Exercise passage
Music and theater and opera and art and the whole damn thing.

Thursday, May 21, 2009

Mahler meets the Shekinah - A solution?

Went to hear Boulez conduct the Mahler 8th the other night - that's the one you probably have not sung in the shower, as it is the Symphony of a Thousand and they wouldn't all fit. They didn't fit in Carnegie Hall either. (And Loren Maazel is doing it next month as his farewell to the Philharmonic - or rather, four farewells - he never can say goodbye, no no no.) The text of this leviathan (or do I mean behemoth?) is in two parts, first a setting of the 8th century hymn Veni, Creator Spiritus ("Come, Creator Spirit"), the second a setting of the last scene of Goethe's Faust, Part 2: Faust's soul saved from damnation by the intercession of A Penitent (i.e. Gretchen from Part 1) with the Triple Mother-Virgin-Goddess (so addressed), and the Eternal Feminine Calls Us On from above.

That was appropriate, as I'd sneaked in without a ticket and had to climb the stairs to the top of the building (puff puff puff). At the first performance of this work in New York, Anna Mahler was present and said to an usher friend of mine, "Not one of Papa's best." I have to agree with her. Though I thought otherwise the last time I heard it, under Levine, with the BSO. (Another friend suggests the Metropolitan Opera House would be the right size for this symphony. John G, who was present on this occasion, says only the Royal Albert Hall is the right size with the right size organ, and we all know how important that is.)

As I reached the top of the stairs, I found the evening's usher was a stranger (to me), a tall, lanky, sexy, long-haired youth. Before I'd located an empty seat (sparse at these Mahler concerts), a guy I know slightly arrived, and began to harangue the young usher on the Faust Legend, its medieval and operatic and Goethean variants. As I'd written about the Faust legend for Opera News and the Met Opera program, I listened intently; later, this fellow explained to me that the usher is a young genius and leader of a "dark metal band" (whatever that means) which has dealt with satanic themes (don't they all?), but that he is also interested in the late romantic orchestral-operatic equivalents for death-thrash-metal (equivalent may be the wrong word here), and Greg is trying to introduce him to unfamiliar mythic concepts (such as music without electronics), which desire is perhaps lust-inspired on his part, but what the hey? A natural adjunct to pedagogy in many ancient societies, is it not? And this kid is definitely of age. (Plus, I think the philosophe is hot, frankly: chunky bronze Sicilian.)

Then he turns to me and says, "How do YOU think the parts connect in this symphony? Why did Mahler put them together?" really not knowing. And I hadn't ever thought about it myself (late Mahler not being my specialty).

But suddenly it was all very clear, because I'd just been reading Carl Jung's Answer to Job, which discusses the "divorce" between God the Will and God the Creative Spirit, and how that Creative Spirit is personified in Jewish mysticism as the Shekinah, and in Greek-Christian mysticism as Sophia, and how that spirit was necessary (and necessarily feminine) to God's creation of life itself, and his plans for the earth, and his assault on Job took place because Sophia was on sabbatical or something (Satan merrily slipping into her advisor's place), and her return and unification with God solved Job's dilemma by assuring him that God would be born as a human and find out what he'd been missing, an event only made possible because Sophia was to be incarnate as Mary. (I'm very dubious about all this as EVENT, or theology, but it makes sense as MYSTIC BELIEF.) (Mystics will believe ANYTHING. As you know. They believe, for one thing, that they've been told to believe it by those, as Cole Porter would say, "in the know.")

Data shown
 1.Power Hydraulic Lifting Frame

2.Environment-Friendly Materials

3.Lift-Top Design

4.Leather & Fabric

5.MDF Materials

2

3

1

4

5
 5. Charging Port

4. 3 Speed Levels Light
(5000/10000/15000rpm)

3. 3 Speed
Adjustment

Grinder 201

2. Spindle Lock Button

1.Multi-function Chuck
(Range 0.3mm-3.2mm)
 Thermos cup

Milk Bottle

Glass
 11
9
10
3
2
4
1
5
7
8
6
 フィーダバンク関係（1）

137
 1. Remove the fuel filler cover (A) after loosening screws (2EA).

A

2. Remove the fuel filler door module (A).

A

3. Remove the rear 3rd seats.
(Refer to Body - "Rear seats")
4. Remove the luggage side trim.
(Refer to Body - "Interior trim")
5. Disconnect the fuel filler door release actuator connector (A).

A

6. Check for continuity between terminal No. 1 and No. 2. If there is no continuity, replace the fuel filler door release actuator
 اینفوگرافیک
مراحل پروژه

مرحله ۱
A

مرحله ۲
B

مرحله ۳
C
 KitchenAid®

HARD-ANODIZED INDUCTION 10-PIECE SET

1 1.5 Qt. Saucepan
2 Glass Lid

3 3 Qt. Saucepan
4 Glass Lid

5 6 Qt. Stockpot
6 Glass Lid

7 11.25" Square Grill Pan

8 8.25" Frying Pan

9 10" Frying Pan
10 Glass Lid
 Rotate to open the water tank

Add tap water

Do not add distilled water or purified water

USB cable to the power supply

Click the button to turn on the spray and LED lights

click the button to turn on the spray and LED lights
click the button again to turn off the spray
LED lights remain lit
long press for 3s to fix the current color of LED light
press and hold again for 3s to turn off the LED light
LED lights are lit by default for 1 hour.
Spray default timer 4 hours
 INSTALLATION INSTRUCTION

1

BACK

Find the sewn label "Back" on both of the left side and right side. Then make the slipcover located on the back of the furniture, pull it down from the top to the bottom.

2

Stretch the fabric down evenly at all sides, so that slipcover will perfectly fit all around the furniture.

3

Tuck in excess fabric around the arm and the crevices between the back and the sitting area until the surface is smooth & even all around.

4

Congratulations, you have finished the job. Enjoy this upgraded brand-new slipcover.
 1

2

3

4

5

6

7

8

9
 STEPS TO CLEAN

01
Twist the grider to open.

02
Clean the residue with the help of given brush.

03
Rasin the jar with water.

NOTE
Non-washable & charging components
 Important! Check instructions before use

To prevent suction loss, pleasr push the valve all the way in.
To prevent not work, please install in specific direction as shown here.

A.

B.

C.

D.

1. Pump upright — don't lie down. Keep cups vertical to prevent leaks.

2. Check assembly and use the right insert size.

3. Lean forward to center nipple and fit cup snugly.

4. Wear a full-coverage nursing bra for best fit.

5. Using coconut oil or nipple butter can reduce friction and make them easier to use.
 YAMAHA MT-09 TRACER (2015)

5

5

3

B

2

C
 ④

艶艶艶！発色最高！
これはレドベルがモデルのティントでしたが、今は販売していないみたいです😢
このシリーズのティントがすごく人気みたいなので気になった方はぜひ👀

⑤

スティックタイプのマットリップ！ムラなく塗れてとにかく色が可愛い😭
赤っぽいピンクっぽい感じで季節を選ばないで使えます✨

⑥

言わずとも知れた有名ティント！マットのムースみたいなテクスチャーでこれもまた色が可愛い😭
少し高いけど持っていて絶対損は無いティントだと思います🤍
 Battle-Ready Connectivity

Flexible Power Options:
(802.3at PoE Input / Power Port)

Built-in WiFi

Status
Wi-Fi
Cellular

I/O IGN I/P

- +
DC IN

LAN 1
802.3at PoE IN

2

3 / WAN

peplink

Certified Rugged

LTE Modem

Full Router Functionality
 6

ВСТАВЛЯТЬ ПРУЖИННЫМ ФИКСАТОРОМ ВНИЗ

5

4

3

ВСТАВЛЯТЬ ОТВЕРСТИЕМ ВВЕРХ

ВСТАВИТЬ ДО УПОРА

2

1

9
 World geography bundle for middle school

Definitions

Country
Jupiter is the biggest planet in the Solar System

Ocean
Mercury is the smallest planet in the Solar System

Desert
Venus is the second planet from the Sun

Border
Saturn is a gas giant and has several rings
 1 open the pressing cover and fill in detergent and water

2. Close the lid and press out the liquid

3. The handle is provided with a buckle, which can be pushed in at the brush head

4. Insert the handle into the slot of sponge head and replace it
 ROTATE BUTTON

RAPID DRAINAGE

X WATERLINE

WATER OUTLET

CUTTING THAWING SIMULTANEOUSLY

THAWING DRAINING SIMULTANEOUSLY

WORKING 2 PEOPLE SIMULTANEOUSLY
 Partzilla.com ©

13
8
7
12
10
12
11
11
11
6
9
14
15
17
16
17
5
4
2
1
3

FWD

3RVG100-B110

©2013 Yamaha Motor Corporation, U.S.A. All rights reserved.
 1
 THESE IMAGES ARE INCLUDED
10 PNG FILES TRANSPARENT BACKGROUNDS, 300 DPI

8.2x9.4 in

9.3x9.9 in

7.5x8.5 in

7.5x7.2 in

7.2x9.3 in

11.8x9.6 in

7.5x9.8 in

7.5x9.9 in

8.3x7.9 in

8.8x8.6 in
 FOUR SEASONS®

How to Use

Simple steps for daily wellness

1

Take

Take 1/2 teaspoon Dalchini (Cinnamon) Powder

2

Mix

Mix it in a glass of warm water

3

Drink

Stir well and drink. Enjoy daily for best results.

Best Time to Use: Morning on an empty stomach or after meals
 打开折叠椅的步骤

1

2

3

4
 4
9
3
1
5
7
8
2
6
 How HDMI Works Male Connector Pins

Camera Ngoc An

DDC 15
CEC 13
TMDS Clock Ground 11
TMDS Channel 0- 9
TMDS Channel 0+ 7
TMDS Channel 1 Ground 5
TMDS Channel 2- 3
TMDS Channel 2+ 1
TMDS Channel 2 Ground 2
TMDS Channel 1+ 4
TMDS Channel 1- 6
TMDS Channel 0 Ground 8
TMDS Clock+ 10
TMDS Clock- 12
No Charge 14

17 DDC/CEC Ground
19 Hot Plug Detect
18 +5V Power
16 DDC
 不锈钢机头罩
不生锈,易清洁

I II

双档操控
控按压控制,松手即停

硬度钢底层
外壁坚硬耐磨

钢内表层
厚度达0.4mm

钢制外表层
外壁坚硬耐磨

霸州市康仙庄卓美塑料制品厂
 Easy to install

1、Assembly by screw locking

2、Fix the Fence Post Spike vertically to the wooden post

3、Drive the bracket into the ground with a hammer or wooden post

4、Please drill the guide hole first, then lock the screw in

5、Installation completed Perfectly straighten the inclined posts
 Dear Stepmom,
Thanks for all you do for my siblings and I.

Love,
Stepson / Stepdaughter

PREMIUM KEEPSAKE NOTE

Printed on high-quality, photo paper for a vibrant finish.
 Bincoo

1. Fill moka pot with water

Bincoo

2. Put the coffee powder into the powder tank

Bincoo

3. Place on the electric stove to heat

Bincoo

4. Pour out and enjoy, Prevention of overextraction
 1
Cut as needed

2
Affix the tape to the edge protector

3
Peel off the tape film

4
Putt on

Try it
In the post about Mahler's Eighth Symphony, what text does the first part of the symphony set?

Answer to this task
The first part sets the 8th century hymn Veni, Creator Spiritus ("Come, Creator Spirit").